# TEXT SEGMENT:
= = = =
Frightened by the prospect of AIDS, parents and educators pressed the schools for help. They were partly successful. In 1980 only three states and the District of Columbia required sex education in public schools. Today 21 states mandate sex education, and 33 states require AIDS education. A 1988 Planned Parenthood poll found that 85 percent of American parents favor some form of sexual education between kindergarten and 12th grade. “To live in the 1990 is to live in a world that is filled with sexual information,” says Cathleen Rea, a clinical child psychologist in Newport News, Va. The choice is ours whether we attempt to help children vet what they hear or whether we let their innate and very strong sexual impulses make sense of it for themselves.
But children don’t need to learn everything all at once. In their zeal to prepare their children, some parents are telling them more than they can assimilate. Anne Bernstein, author of “The Flight of the Stork: What Children Really Want to Know About Sex and How to Tell Them,” tells a joke to illustrate the point. A young boy asks: “Mom, where did Billy next door come from?” The mother launches into a tortuous tale of human sexual response and reproduction. “Oh,” replies the puzzled child. “I heard he was from Detroit.”
Bernstein suggests that a child can understand only as much about sex as he or she is developmentally capable of grasping at a certain age - no matter how much information is doled out. “Different information will be taken in at different times and have different meanings at different times,” says Bernstein, a clinical psychologist in Berkeley, Calif. Most parents know this intuitively - all they have to do is watch an 8-year-old during the kissing scenes in a movie. “Ugh” is the usual response. By 12, however, children are more able to deal with the different aspects and repercussions of sex, Bernstein says.
Maybe parents worry too much about preparing their children for danger and not enough about their responsibility for protecting them. Elkind believes it is important to teach young children basic facts about their bodies, but parents shouldn’t pass on their own anxieties about sexual dangers by telling their children too much too early. Preparing kids, Elkind says, should not be an attempt to shift responsibility for their well-being from the parents to the children. “Some programs that prepare children to deal with child abuse might give the implicit message that it’s the children’s job to protect themselves,” he says. “Children then feel guilty if something happens. It’s the parents who need to be more vigilant.”
= = = =
# RECORDS:
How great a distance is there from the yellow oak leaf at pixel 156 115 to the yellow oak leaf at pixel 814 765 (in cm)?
= = = =
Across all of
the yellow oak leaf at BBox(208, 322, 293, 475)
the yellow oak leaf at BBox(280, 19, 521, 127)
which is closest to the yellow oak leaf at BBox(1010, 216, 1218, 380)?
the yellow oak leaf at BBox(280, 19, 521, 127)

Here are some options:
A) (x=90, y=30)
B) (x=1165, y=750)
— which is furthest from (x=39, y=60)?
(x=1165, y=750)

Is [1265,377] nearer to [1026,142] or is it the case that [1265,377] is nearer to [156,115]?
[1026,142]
= = = =
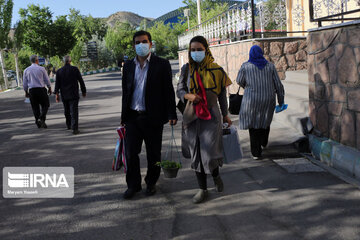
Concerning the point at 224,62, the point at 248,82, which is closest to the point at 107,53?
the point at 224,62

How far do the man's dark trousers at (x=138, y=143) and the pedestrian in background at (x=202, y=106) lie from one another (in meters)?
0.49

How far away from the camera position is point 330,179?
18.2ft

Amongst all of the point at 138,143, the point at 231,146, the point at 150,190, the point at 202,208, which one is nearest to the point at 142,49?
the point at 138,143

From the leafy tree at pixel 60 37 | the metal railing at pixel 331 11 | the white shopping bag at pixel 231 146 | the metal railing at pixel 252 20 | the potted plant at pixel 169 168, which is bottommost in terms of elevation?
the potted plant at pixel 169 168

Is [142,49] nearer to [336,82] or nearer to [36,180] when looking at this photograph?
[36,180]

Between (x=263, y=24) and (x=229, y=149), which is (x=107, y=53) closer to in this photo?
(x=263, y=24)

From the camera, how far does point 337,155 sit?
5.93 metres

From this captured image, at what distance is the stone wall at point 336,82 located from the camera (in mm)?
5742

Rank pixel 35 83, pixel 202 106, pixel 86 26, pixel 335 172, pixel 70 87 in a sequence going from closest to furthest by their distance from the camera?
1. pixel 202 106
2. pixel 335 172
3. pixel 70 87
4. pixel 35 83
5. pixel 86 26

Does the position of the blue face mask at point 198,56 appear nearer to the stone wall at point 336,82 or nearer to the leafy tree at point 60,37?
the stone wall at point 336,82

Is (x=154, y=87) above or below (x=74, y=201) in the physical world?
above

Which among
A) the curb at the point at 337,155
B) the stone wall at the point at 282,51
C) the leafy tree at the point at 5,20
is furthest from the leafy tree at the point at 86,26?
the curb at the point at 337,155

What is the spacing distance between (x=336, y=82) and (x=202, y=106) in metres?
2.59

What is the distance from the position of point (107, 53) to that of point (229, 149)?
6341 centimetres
= = = =
# QUESTIONS TO ANSWER:
(1) List every city named in the passage about children and sex education.
(2) According to the passage about children and sex education, what share of American parents favored some form of sexual education between kindergarten and 12th grade in the 1988 Planned Parenthood poll?
(3) Write the next part of the passage about children and sex education, picking up after its final sentence.
The records have nothing to do with the passage about children and sex education.

# RESULTS BY TASK:
(1) Newport News, Va.; Detroit; Berkeley, Calif.

(2) 85 percent

(3)
Being vigilant is more than protecting a child from sexual abuse. It means monitoring TV as much as possible and trying to preserve for young children a few precious years of innocence. Psychologists say that the period from 9 to 12 is very important for developing same-sex friendships that prepare children for later heterosexual relationships. A strong sense of privacy emerges in the preteen years, and children begin sharing confidences with friends with whom they feel comfortable. It’s easier to do that with people who are more like them and less mysterious than members of the opposite sex. By sharing intimacies with “chums,” children prepare themselves for later intimacy with the opposite sex. When children start dating at 10, they skip the “chum-ship” stage - a gap that research shows doesn’t bode well for later relationships.
Still, children remain more innocent than they appear. “It is vital to remember,” Elkind says, that “children’s language ability far outstrips their cognitive ability.” A recent incident illustrates his point. An 8-year-old told his mother that he had attended an AIDS program at school. She asked him what he learned and he replied authoritatively: “Oh, that’s easy. Don’t have intersections and buy condominiums.”